GOAL OF THE EXERCISE:
Answer these questions from the passage on payments to the Executive:
1. Besides proof of damages, what are the Section 4 benefits and amounts provided without regard to?
2. Within how many days of the Executive's Date of Termination must Section 4 payments be made?
3. What limit applies to the Company's cost for outplacement counseling services?

The benefits to be provided under, and the amounts payable pursuant to, this
Section 4 shall be provided and be payable without regard to proof of damages
and without regard to the Executive's efforts, if any, to mitigate damages. The
Company and the Executive hereby stipulate that the damages which may be
incurred by the Executive following any such termination of employment are not
capable of accurate measurement as of the date first above written and that such
liquidated damages constitute reasonable damages under the circumstances.
(c) Payments to the Executive under Section 4 shall be made
within ten days of the Executive's Date of Termination.
(d) In the event payments are made under Section 4 or Section
5, the Executive may select an individual or firm to provide him with reasonable
outplacement counseling services, and the Company shall pay for the costs of
such services; provided, however, that the cost to the Company of such
outplacement counseling services shall not exceed 25% of the Executive's Base
Salary.

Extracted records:
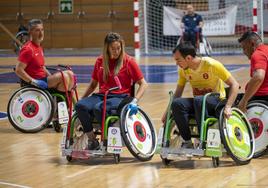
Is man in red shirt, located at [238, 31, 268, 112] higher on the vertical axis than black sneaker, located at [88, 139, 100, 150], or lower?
higher

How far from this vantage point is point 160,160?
810cm

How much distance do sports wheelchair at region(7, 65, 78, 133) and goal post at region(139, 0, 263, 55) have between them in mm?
12492

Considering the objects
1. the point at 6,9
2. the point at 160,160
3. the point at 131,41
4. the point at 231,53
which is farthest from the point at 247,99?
the point at 6,9

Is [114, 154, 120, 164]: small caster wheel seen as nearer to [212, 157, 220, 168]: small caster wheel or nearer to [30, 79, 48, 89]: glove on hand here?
[212, 157, 220, 168]: small caster wheel

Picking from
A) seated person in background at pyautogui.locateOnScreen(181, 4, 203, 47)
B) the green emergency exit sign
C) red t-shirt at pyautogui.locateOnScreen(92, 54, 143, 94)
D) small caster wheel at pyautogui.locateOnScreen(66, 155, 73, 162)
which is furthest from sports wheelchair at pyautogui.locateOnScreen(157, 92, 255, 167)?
the green emergency exit sign

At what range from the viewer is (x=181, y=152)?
25.2ft

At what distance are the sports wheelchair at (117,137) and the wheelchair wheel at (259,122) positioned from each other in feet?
3.36

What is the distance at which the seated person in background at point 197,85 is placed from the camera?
7.64m

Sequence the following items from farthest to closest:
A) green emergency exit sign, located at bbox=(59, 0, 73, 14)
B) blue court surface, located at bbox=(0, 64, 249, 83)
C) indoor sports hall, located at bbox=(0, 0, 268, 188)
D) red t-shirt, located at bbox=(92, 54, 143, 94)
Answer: green emergency exit sign, located at bbox=(59, 0, 73, 14)
blue court surface, located at bbox=(0, 64, 249, 83)
red t-shirt, located at bbox=(92, 54, 143, 94)
indoor sports hall, located at bbox=(0, 0, 268, 188)

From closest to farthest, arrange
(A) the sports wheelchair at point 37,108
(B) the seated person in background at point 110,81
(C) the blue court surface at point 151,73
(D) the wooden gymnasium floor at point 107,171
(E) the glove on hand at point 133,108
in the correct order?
(D) the wooden gymnasium floor at point 107,171 → (E) the glove on hand at point 133,108 → (B) the seated person in background at point 110,81 → (A) the sports wheelchair at point 37,108 → (C) the blue court surface at point 151,73

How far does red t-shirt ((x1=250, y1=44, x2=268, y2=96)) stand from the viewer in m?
7.96

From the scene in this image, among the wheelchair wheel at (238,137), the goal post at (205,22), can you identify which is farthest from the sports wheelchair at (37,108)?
the goal post at (205,22)

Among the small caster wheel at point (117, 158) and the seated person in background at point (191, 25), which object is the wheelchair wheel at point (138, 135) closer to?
the small caster wheel at point (117, 158)

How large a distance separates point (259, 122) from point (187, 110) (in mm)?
915
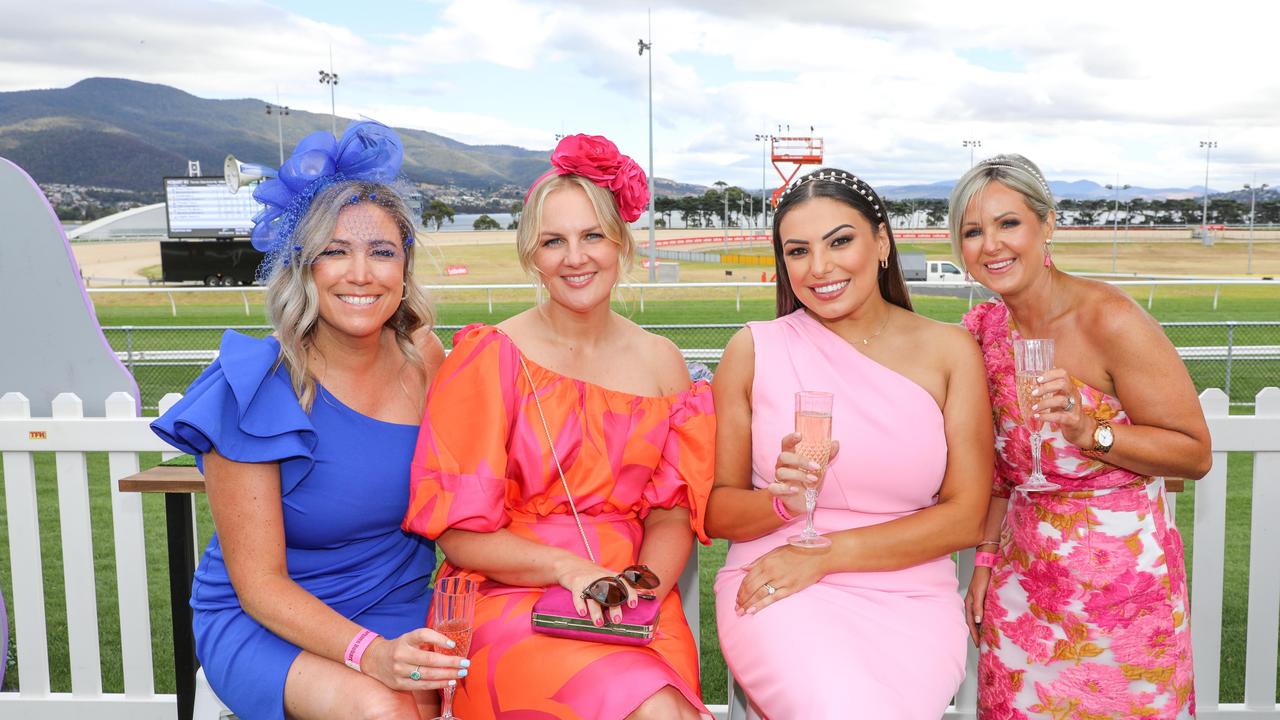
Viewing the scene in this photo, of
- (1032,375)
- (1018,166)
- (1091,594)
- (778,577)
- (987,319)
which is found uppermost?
(1018,166)

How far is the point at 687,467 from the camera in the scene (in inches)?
114

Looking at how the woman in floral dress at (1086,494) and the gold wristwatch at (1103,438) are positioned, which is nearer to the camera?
the gold wristwatch at (1103,438)

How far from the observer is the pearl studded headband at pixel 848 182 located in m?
2.93

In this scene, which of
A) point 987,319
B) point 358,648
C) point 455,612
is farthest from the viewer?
point 987,319

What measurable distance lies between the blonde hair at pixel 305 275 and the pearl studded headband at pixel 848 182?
1.26 meters

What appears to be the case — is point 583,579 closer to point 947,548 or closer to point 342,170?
point 947,548

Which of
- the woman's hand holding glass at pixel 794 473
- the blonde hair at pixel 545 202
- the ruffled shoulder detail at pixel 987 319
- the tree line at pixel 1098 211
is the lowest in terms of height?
the woman's hand holding glass at pixel 794 473

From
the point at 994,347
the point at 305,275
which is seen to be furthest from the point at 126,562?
the point at 994,347

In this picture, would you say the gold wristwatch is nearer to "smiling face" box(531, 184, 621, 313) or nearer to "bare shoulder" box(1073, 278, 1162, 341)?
"bare shoulder" box(1073, 278, 1162, 341)

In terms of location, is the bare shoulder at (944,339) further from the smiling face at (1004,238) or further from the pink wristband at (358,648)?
the pink wristband at (358,648)

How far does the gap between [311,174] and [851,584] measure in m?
1.96

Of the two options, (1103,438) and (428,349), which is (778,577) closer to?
(1103,438)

ANSWER AREA:
1. The Executive's efforts, if any, to mitigate damages.
2. Ten days.
3. It may not exceed 25% of the Executive's Base Salary.